_Activity list_
**A.** Do the following statements agree with the post on the IT Act judgment? Answer yes or no for each, and quote the deciding words from the post. (i) Section 69A of the Information Technology Act was struck down. (ii) The Supreme Court issued the judgment on March 24, 2015. (iii) Section 118 of the Kerala Police Act was held unconstitutional.
**B.** Please list every statutory section, identified by its section number, that the post on the IT Act judgment says was challenged before the Supreme Court.
**C.** Continue the post on the IT Act judgment from its last sentence.
(Source passage)
25 March 2015

The Challenges to the Constitutionality of Various IT Law Provisions

    This post focusses on what the judgment could mean for intermediaries. Personally though, my fav parts are Para. 40 which reiterates the limits of various free speech restraints, and the fabulously-crafted Paras. 14 to 19 which point out that free speech in the US is not absolute and, in effect, say: 'By all means, consider the First Amendment to the US Constitution when you talk of FoE in India but don't go gaga about it.' 

On March 24, 2015, the Supreme Court issued a judgment relating to batch of writ petitions which challenged the constitutionality of Section 66A of the Information Technology Act, along with that of Sections 69A and 79 of the same statute and their subordinate legislation, as well as of Section 118 of the Kerala Police Act. Section 66A of the Information Technology Act was held to be unconstitutional for substantive reasons as was Section 118 of the Kerala Police Act (which criminalised the causing of ‘annoyance to any person in an indecent manner’) for analogous reasons. Section 69A of the Information Technology Act and the Rules under it were upheld as being constitutional as were the provisions of and under Section 79 of the Information Technology Act albeit, in the latter case, with caveats.
(End Source passage)
(Recorded information)
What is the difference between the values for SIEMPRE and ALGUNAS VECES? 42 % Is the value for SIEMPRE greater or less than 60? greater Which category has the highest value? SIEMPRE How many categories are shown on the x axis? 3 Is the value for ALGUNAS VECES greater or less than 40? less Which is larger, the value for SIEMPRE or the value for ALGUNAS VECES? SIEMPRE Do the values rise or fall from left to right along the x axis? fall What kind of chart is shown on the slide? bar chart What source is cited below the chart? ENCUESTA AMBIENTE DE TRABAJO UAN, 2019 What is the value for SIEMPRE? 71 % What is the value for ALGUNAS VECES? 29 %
(End Recorded information)
(Recorded information)
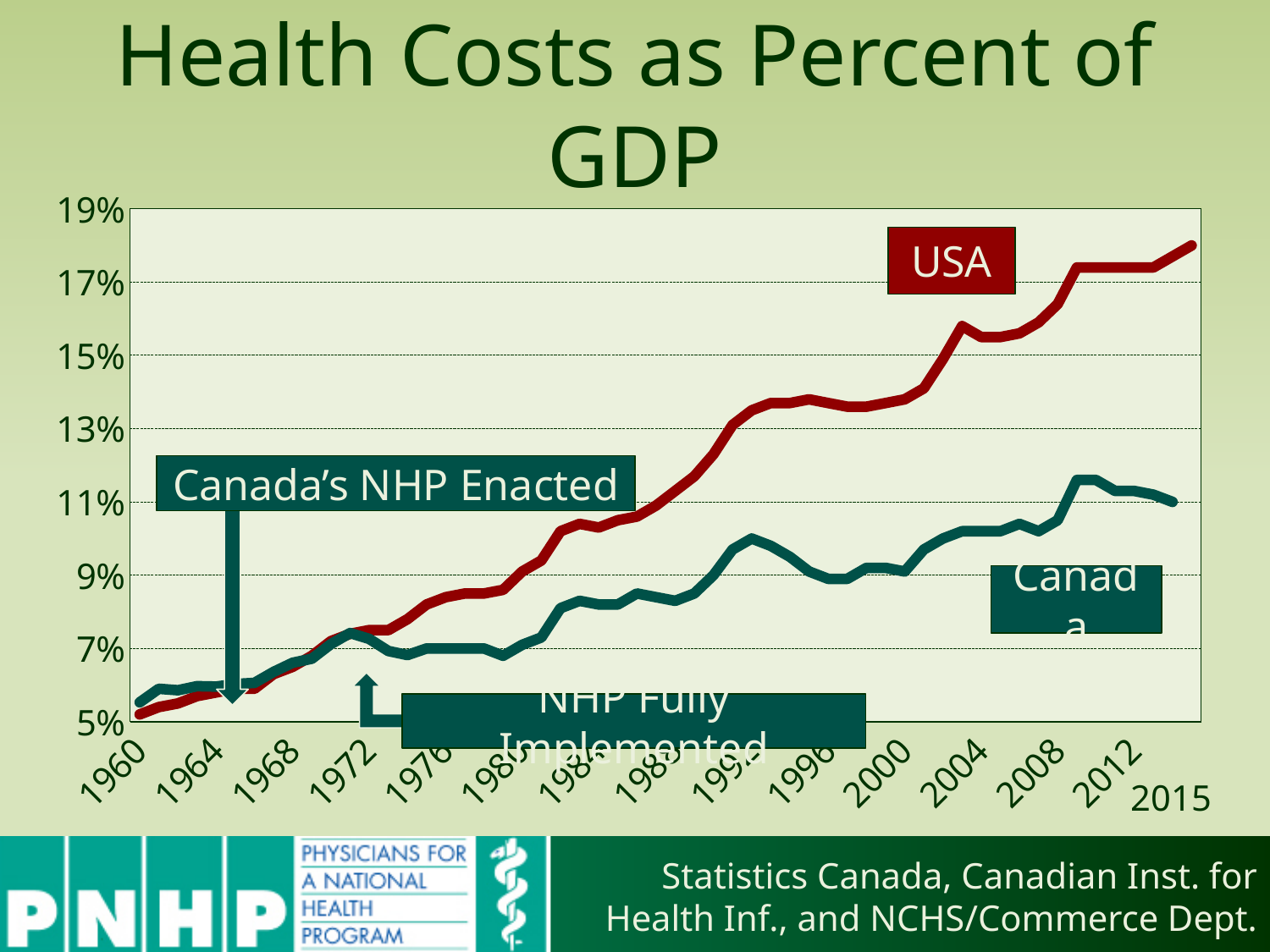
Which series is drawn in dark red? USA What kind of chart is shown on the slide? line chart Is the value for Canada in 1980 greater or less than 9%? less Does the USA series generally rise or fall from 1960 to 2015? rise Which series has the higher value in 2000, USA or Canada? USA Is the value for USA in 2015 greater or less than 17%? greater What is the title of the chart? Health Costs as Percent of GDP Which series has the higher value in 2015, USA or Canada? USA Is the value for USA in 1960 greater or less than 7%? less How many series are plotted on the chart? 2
(End Recorded information)
_Task responses_
**A.**
(i) No: "Section 69A of the Information Technology Act and the Rules under it were upheld as being constitutional"
(ii) Yes: "On March 24, 2015, the Supreme Court issued a judgment"
(iii) Yes: "Section 66A of the Information Technology Act was held to be unconstitutional for substantive reasons as was Section 118 of the Kerala Police Act"

**B.**
Section 66A of the Information Technology Act
Section 69A of the Information Technology Act
Section 79 of the Information Technology Act
Section 118 of the Kerala Police Act

**C.**
Section 66A of the Information Technology Act which was passed as part of a larger amendment apparently in quick response to terrorism in 2009 (as Ajit Balakrishnan has narrated in his book The Wave Rider) has been removed from the body of laws in force, and is no longer particularly interesting (except to those persons who are already being prosecuted under it). In explaining why the Section failed the tests required of a law to be constitutional, Nariman, J writing the judgment on behalf of himself and Chelameswar, J, inter alia examined the Section against Article 19(2) of the Constitution of India which lists those grounds upon which a law may legitimately restrain the right to freedom of speech and expression granted unto citizens of India in Article 19(1)(a) of the Constitution. In doing so, he not only made a series of statements strongly in support of free speech but, critically, also seems to have recognised that the free speech right includes the right to receive information: ‘It is clear,’ the judgment says, ‘that the right of the people to know – the market place of ideas – which the internet provides to persons of all kinds is what attracts Section 66A.’

Section 69A of the Information Technology Act which made its way into the limelight on account of a history of the questionable blocking of online content was found to be constitutional, as were the Rules under it. In essence, the Section empowers the Central Government (or any of its authorised officers) to direct, in writing, any Government agency or intermediary to block (or have blocked) public access to any online information upon being satisfied that it is ‘necessary or expedient so to do in the interest of sovereignty and integrity of India, defence of India, security of the State, friendly relations with foreign states or public order or for preventing incitement to the commission of any cognizable offence relating to above’ and provided the Rules related to blocking are followed. The provisions do not have as many safeguards as comparable provisions in conventional laws such as the Code of Criminal Procedure, as the Supreme Court recognised. However, the Court held that the lack of additional safeguards would not make the provisions constitutionally infirm. Given the history of the rather opaque use of blocking laws that they remain in force is not especially comforting although the ruling of their constitutionality appears to be sound.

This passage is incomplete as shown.